__Yönerge 1__
Aşağıdaki kayıtlarda "distance" sözcüğünü içeren satırların hepsini topla.

__Gösterilen metin__
İNSAN OLMAK
BARDAĞIN DOLU TARAFINA BAKIN
Dünya’ya elimizden geldiğince olumlu bakmaya çabalayalım. Dilerim, Rabbim herkese Dünya hayatında da huzur, ümit ve iyi geçim nasip eder. Esas olan ise, ahretimize güzel ve temiz bir iman ile gitmektir.
Hayat çok uzun değil, tahsil hayatınızdaki günlerinizi hatırlayınız. Mutlu, şen ve şakraktınız. Bütün sevdikleriniz hâlâ hayatta idi. Hayata sıkı sarılmıştınız. Ümitleriniz, beklentileriniz, umutlarınız vardı. Bunların bir kısmı gerçekleşti, bir kısmı olmadı.
Hz. Peygamber, çok yardımda bulunamayan Hz. Ali’ye şöyle buyurdu: “Tebessüm et, bu da sadakadır. Bununla mutlu olursun.” dedi.

__Yönerge 2__
Yukarıdaki metne göre (a), (b) ve (c) ifadeleri doğru mu? Her biri için evet ya da hayır de ve kararı belirleyen sözleri metinden aynen aktar.
(a) Metne göre esas olan, ahrete güzel ve temiz bir imanla gitmektir.
(b) Hz. Peygamber, Hz. Ali'ye tebessümün de sadaka olduğunu söyler.
(c) Metne göre tahsil hayatındaki ümitlerin hepsi gerçekleşmiştir.

__Alıştırma verileri__
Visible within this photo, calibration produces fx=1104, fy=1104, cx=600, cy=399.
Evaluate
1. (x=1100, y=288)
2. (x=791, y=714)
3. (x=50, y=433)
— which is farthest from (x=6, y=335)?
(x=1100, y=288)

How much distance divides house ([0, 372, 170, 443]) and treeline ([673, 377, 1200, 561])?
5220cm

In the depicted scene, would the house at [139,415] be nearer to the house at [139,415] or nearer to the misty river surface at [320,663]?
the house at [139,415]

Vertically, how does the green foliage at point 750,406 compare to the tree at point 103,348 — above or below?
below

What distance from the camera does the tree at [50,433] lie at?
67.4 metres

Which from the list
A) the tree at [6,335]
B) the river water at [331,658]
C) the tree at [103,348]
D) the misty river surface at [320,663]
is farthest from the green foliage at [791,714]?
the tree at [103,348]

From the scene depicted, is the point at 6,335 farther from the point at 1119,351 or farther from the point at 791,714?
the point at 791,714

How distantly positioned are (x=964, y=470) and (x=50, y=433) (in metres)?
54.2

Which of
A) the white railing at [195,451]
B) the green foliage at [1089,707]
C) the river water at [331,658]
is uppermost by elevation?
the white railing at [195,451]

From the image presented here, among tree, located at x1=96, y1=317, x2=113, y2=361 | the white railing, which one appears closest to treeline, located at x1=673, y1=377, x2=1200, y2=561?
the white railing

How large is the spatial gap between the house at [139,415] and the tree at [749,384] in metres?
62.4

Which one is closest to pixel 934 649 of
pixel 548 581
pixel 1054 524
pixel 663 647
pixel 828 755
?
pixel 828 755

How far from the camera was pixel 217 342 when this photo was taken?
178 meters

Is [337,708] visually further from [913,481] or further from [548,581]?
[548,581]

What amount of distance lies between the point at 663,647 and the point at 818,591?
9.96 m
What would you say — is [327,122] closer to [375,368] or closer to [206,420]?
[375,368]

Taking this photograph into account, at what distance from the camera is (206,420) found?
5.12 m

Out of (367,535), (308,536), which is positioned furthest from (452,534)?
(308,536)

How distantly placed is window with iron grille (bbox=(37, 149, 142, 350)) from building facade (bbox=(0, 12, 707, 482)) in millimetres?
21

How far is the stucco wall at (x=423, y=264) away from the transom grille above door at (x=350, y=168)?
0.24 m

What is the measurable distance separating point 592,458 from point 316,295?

__Tam çözüm 1__
How much distance divides house ([0, 372, 170, 443]) and treeline ([673, 377, 1200, 561])?
What distance from the camera does the tree at [50,433] lie at?
What amount of distance lies between the point at 663,647 and the point at 818,591?
Taking this photograph into account, at what distance from the camera is (206,420) found?
What is the measurable distance separating point 592,458 from point 316,295?

__Tam çözüm 2__
(a) Evet: "Esas olan ise, ahretimize güzel ve temiz bir iman ile gitmektir."
(b) Evet: "Tebessüm et, bu da sadakadır."
(c) Hayır: "Bunların bir kısmı gerçekleşti, bir kısmı olmadı."